$$D=\frac{\Delta \lambda}{\Delta \frac{1}{\lambda}}$$
Where:
- D is the reciprocal dispersion in nm/nm^-1
- Δλ is the change in wavelength in nm
- Δ(1/λ) is the change in reciprocal wavelength in nm⁻¹
The reciprocal dispersion of a spectrometer is important because it determines the instrument's ability to resolve closely spaced spectral lines. A spectrometer with a high reciprocal dispersion will be able to resolve spectral lines that are closer together than a spectrometer with a low reciprocal dispersion.

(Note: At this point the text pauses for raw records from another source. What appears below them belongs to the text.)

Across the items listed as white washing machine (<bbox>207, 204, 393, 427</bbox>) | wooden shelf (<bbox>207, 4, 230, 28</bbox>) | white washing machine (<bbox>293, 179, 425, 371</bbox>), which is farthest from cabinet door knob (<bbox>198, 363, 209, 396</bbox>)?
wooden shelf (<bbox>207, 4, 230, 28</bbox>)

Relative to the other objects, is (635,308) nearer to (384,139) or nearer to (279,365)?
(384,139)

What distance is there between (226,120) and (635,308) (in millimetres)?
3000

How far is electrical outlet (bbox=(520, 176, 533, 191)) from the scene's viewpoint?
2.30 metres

The reciprocal dispersion of a spectrometer can be calculated from the following equation:
$$D=\frac{\Delta \lambda}{d}$$
Where:
- D is the reciprocal dispersion in nm/nm^-1
- Δλ is the change in wavelength in nm
- d is the distance between the two spectral lines in mm
The reciprocal dispersion of a spectrometer is typically specified in units of nm/nm^-1 or nm/mm.
The reciprocal dispersion of a spectrometer is an important factor to consider when selecting a spectrometer for a particular application. If the spectrometer will be used to resolve closely spaced spectral lines, then it is important to select a spectrometer with a high reciprocal dispersion.